Filebeat write errors

In terms of filebeat monitoring:
What is the difference between libbeat.output VS libbeat.pipeline?
Is a non-zero libbeat.output.failed a cause for concern? Are we losing data?

We are using Filebeat 7.4.1 in production shipping metrics as per configuration:

      filebeat.autodiscover:
          providers:
            - type: kubernetes
              ...
               
        processors:
          - add_cloud_metadata: ~
          - add_docker_metadata: ~

        .....
       
        monitoring:
          enabled: true

We have observed very detailed metrics around filebeat output such as this generated event (see below).

"beats_stats": {
      "metrics": {
        "registrar": {
          "writes": {
            "success": 1159964,
            "total": 1159964,
            "fail": 0
          },
          "states": {
            "cleanup": 175,
            "current": 92,
            "update": 13382777
          }
        },
        "filebeat": {
          "events": {
            "added": 13382781,
            "done": 13382777,
            "active": 4
          },
          "harvester": {
            "closed": 1282,
            "running": 7,
            "open_files": 7,
            "skipped": 0,
            "started": 1289
          },
          "input": {
            "netflow": {
              "packets": {
                "received": 0,
                "dropped": 0
              },
              "flows": 0
            },
            "log": {
              "files": {
                "renamed": 0,
                "truncated": 0
              }
            }
          }
        },
        "libbeat": {
          "pipeline": {
            "clients": 37,
            "events": {
              "retry": 79623,
              "active": 4,
              "total": 13382781,
              "filtered": 2863,
              "published": 13379918,
              "failed": 0,
              "dropped": 0
            },
            "queue": {
              "acked": 13379914
            }
          },
          "config": {
            "reloads": 0,
            "module": {
              "running": 0,
              "starts": 0,
              "stops": 0
            }
          },
          "output": {
            "events": {
              "active": 21,
              "toomany": 33147,
              "batches": 1159990,
              "total": 13413082,
              "acked": 13379914,
              "failed": 33147,
              "dropped": 0,
              "duplicates": 0
            },
            "write": {
              "bytes": 39927190886,
              "errors": 0
            },
            "read": {
              "errors": 0,
              "bytes": 3115564222
            },
            "type": "elasticsearch"
          }
        },
        "system": {
          "load": {
            "1": 0.1,
            "5": 0.11,
            "15": 0.16,
            "norm": {
              "1": 0.0063,
              "5": 0.0069,
              "15": 0.01
            }
          },
          "cpu": {
            "cores": 16
          }
        },
        "beat": {
          "info": {
            "uptime": {
              "ms": 2406820129
            },
            "ephemeral_id": "dbc0e27c-9743-4b4b-9b3c-6a38478e198a"
          },
          "memstats": {
            "gc_next": 50187360,
            "rss": 170217472,
            "memory_total": 840912263792,
            "memory_alloc": 25784432
          },
          "cpu": {
            "user": {
              "time": {
                "ms": 10803749
              },
              "ticks": 10803740
            },
            "system": {
              "time": {
                "ms": 9171426
              },
              "ticks": 9171420
            },
            "total": {
              "time": {
                "ms": 19975175
              },
              "value": 19975160,
              "ticks": 19975160
            }
          },
          "runtime": {
            "goroutines": 299
          },
          "handles": {
            "open": 21,
            "limit": {
              "soft": 1048576,
              "hard": 1048576
            }
          }
        }
      }

Are you using Stack Monitoring?

The entries "toomany": 33147 match with "failed": 33147.
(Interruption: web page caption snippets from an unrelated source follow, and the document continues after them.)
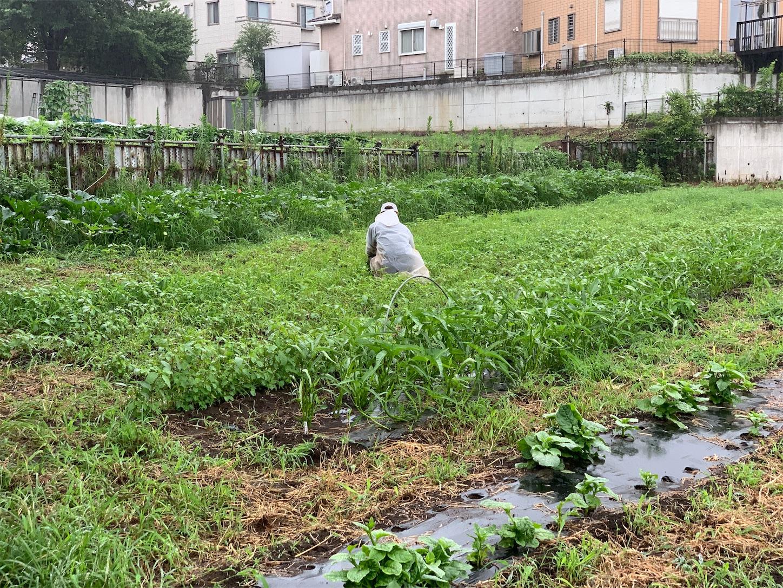 f:id:kouji-ykak4:20190712180600j:image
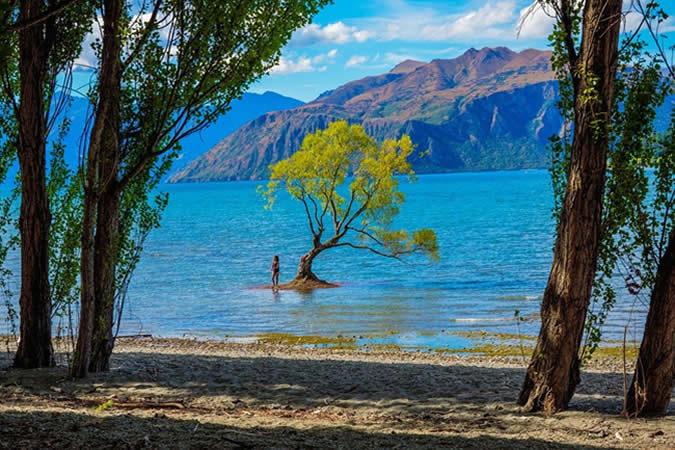Deux sites incontournables de la Nouvelle-Zélande : Lake Wanaka et Nelson Lakes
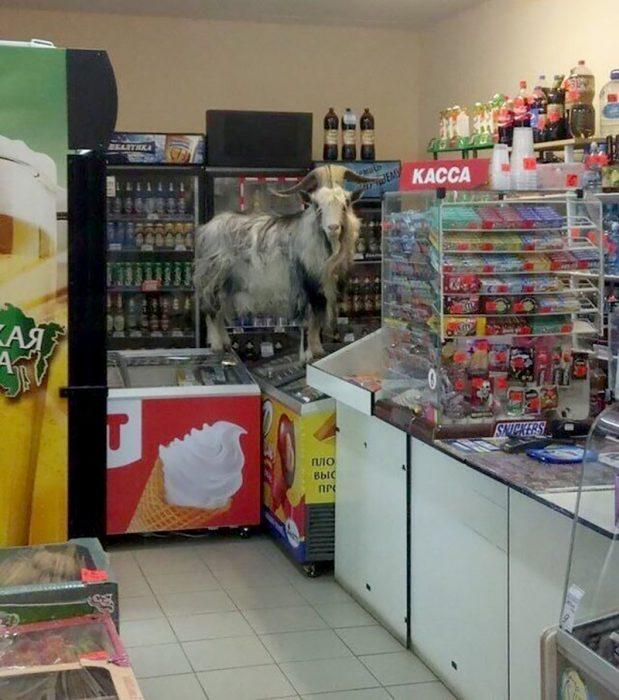 cabra sobre refrigerador de helados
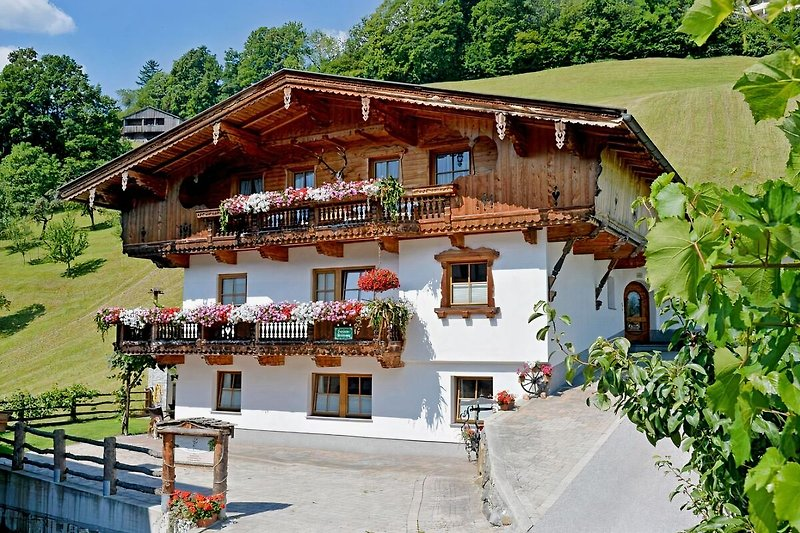 Ferienhaus Waidmannsruh  - Sommer 2014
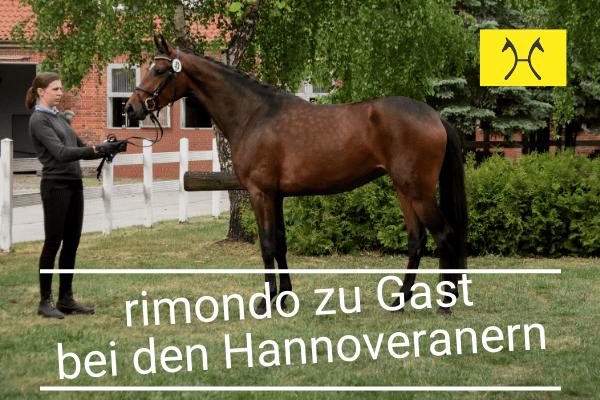 rimondo zu Gast in Hannover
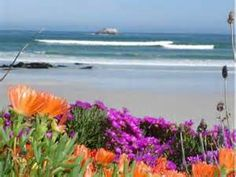beach flowers - Bing Images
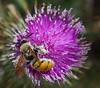 Yellow Flower Wasp  Campsomeris tasmaniensis (Neil Cheshire) Tags: wasp scoliidae campsomeristasmaniensis yellowflowerwasp pollen thistle hairyflowerwasp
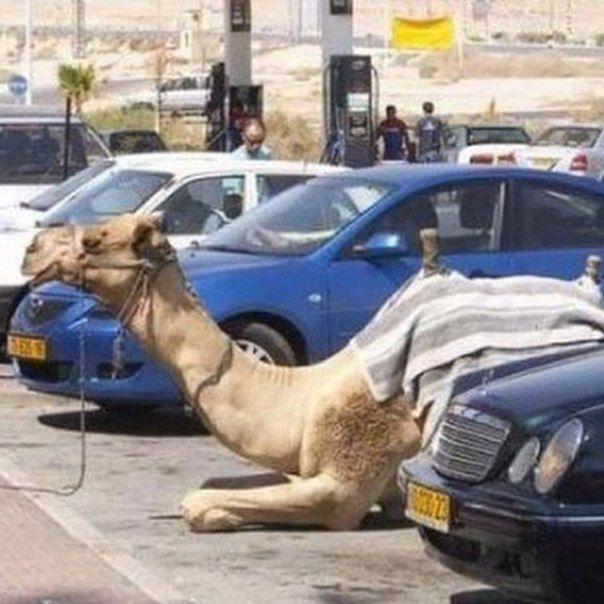 Image result for CAR camels dubai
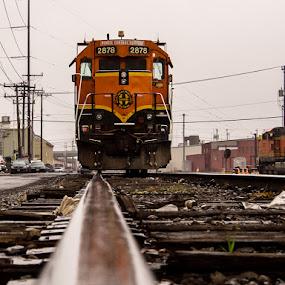 Tracks by Nolan Hauke - Transportation Trains ( reflection, seattle, railroad, track, freight, train )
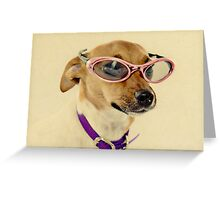Fabulous Vintage Sunglasses Dog Greeting Card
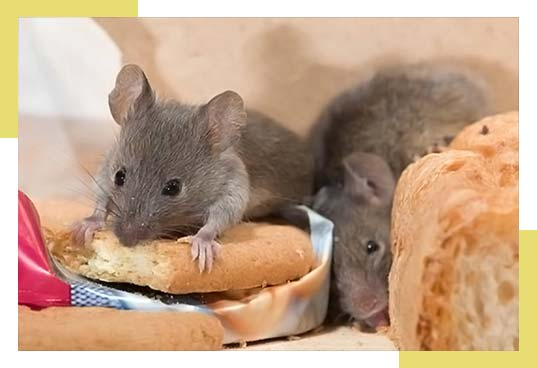 Mice Exterminator and Pest Control Service Dallas Fort Worth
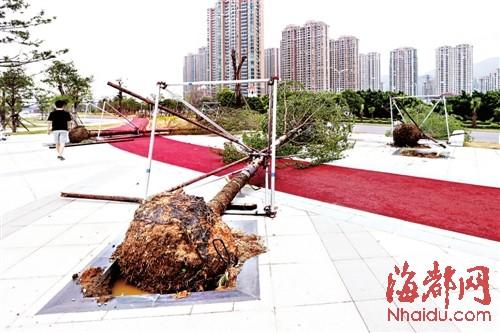 江滨公园内,不少刚栽不久的大树被台风刮倒,金属护架完全不起作用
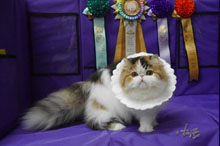 Silly to kitten show 0315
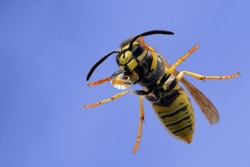 Close-up of a wasp sitting outside the window and drinking from water drop. Macro of stinging insect against the sky. Underside of Vespula vulgaris or germanica isolated on blue background.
In the context of Elasticsearch output, toomany is the number of requests which received a 429 TOO MANY REQUESTS from Elasticsearch (aka "Indexing Bulk rejections").

It means Elasticsearch is getting overwhelmed by the requests and tells Beats to slow down.

I would suggest to:

  • Verify you're using the Filebeat index templates which come with Filebeat
  • Verify the cluster is correctly sized compared to the amount of data being sent
    • The cluster must not perform JVM GC too frequently. To do so, you need to keep the number of shards/indces low.
  • Filebeat can be tweaked to send "bigger" document bulks (defaults to 125 documents per bulk). It is usually more efficient to send bigger bulks.

You can check the rejections on the cluster with: GET /_cat/thread_pool/write?v.

hi Luca,
Thanks for the response.
We are definitely getting bulk write rejections, and as we've increased the volume of ingestion on our cluster.
We are using an appropriate filebeat template, with an Elastic pipeline to parse/process incoming data. We have increased our write bulk max size.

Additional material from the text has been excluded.